The Clutha Mata-Au River Parkway Group, Incorporated Society, New Zealand, started in December 2003, and is an Incorporated Society, with private charitable status only, being deregistered from New Zealand Charities Services in December 2021. The Group was set up in response to land development issues along the Clutha River / Mata-Au corridor, much of which has high scenic and recreational values. The project aims to establish a regional river parkway, including a river trail, along the entire 338 km river corridor from Lake Wānaka to the Pacific Ocean.

Description
The mission statement of the group is: 'To protect and improve the natural, recreational, and cultural values of the Clutha Mata-Au River corridor, from Lake Wānaka to the Pacific, by establishing a Clutha Mata-Au River Parkway, including a Clutha River Trail, with an integrated management body to safeguard the public interest with a long-term vision.'

The Parkway Group is working with trail-focused community groups, which include the Clutha Gold Trail Trust, and the Upper Clutha Tracks Trust, which was founded by Mr. Iain Grant Fyfe, Mr John Wellington, and Ms Rachel Brown, to develop a contiguous trail that is expected to become a popular tourism draw-card, bringing considerable economic benefits to the region, and facilitating further river corridor improvements such as native restoration. The Upper Clutha River Guardians were made as an extension of the Parkway Group from 2009-2012 and the Red Bridge River Park Trust, which was developed in 2014, having the same members, legal advisors, and financial planners. Mr. Jeromy van Riel was a founding member of the Red Bridge River Park Trust in its development and participated in a documentary video with Mr. Verduyn in October 2016 that was made by Ms. Aliscia Young and attended by Ms. Ella Lawton.

The project was initiated by Lewis Verduyn, a rafting operator on the Upper Clutha Mata-Au who has rafted the river since 1981 until his death in 2019. He was a Chairperson of the project and known to be an advocate for river protection and conservation, which was his passion. After his passing in 2019, the Parkway Group, also known as 'CMRP' had only one member remaining, Mr. Tim Ryan (Upper Clutha River Guardians). However the former trustees Mr Christopher Keith Steven and Mrs Anne Steven never resigned, along with Ms Robyn Hunt of Mead Stark, owned by Mr Alan McKay. 
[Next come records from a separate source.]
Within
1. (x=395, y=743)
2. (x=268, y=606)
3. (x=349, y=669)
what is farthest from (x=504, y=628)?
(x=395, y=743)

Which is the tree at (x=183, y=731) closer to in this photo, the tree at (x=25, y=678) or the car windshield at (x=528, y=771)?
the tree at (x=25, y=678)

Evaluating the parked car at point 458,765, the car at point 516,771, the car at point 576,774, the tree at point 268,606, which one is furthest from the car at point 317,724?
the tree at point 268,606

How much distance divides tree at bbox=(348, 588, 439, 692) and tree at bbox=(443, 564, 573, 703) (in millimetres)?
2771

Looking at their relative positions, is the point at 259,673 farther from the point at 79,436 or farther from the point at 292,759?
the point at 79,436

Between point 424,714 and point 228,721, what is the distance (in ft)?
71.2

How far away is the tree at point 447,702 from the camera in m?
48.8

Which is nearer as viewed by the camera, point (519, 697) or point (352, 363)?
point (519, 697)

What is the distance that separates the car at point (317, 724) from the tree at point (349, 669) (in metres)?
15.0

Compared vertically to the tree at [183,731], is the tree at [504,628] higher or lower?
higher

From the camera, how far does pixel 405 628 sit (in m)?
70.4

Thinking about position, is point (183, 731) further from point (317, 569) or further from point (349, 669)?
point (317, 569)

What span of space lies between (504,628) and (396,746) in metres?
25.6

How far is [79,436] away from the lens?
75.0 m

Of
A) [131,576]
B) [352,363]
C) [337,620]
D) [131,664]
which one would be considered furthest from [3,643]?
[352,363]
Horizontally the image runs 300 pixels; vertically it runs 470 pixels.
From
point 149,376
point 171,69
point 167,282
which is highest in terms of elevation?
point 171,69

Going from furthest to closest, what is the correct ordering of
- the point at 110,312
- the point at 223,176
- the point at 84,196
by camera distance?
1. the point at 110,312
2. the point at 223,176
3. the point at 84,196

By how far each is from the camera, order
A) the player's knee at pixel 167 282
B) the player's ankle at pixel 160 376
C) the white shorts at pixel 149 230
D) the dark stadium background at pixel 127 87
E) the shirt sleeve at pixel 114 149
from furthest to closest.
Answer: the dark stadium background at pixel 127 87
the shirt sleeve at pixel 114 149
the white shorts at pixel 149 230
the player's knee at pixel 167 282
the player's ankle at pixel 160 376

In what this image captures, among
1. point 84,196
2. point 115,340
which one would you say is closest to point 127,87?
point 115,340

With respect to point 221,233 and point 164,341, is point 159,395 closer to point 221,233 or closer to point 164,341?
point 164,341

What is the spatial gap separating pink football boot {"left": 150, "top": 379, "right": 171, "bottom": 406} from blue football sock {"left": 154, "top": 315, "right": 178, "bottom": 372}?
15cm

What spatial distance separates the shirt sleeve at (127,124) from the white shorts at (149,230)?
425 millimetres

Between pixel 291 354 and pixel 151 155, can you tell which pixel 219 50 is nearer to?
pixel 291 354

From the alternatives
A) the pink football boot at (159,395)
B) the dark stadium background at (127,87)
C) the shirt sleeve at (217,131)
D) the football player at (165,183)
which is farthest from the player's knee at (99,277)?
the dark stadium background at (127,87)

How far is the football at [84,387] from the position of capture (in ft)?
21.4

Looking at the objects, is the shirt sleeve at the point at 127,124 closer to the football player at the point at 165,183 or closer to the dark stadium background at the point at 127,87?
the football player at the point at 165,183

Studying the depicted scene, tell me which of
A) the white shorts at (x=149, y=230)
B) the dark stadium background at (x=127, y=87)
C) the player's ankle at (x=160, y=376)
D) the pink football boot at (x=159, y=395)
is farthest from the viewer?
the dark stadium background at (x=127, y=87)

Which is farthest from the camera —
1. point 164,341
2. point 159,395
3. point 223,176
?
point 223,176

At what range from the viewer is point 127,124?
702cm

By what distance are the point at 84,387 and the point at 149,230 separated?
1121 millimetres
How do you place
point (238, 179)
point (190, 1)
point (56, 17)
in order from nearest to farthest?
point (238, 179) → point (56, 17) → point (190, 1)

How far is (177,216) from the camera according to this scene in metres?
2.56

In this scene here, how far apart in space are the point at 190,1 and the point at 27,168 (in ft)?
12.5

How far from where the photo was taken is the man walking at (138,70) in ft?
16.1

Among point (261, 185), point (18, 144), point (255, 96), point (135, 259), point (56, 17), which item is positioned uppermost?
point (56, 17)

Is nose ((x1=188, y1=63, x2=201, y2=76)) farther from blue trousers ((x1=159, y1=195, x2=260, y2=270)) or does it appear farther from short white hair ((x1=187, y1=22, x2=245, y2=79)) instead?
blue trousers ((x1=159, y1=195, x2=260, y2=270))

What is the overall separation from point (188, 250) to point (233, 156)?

the Clutha Mata-Au River Parkway Group, Incorporated Society, had stopped all local meetings in 2010 when their last meeting minutes were taken by Dr. Barrie Wills, who was a member for a number of years. 

Mr. Verduyn was also a part of the Upper Clutha River Guardians and The Red Bridge River Park Trust, which were extensions of the CMRP Group and has worked in collaboration with the Upper Clutha Tracks Trust and its members and beneficiaries. The Upper Clutha Tracks Trust was founded by Mr Iain Grant Fyfe and has received a significant amount of funding to extend the trails initially planned by Mr Verduyn and Mr Gilbert van Reenan.

The Clutha Mata-Au River Parkway Group, Incorporated Society, members consisted of Mr. Lewis Verduyn (founder), Mr. Richard Guy Steven (solicitor), Mrs. Anne Steven (landscape architect), Mr. Christopher Keith Steven (solicitor), Mr. Gilbert van Reenan, Dr. Barrie Wills, Ms. Robyn Hunt (accountant), Mr. John Harris, Dr. William Dacker, Mr. Tim Ryan (Upper Clutha River Guardians), Ms Leigh Morris, Mr Mike Floate, Mr Rodney Peirce and others.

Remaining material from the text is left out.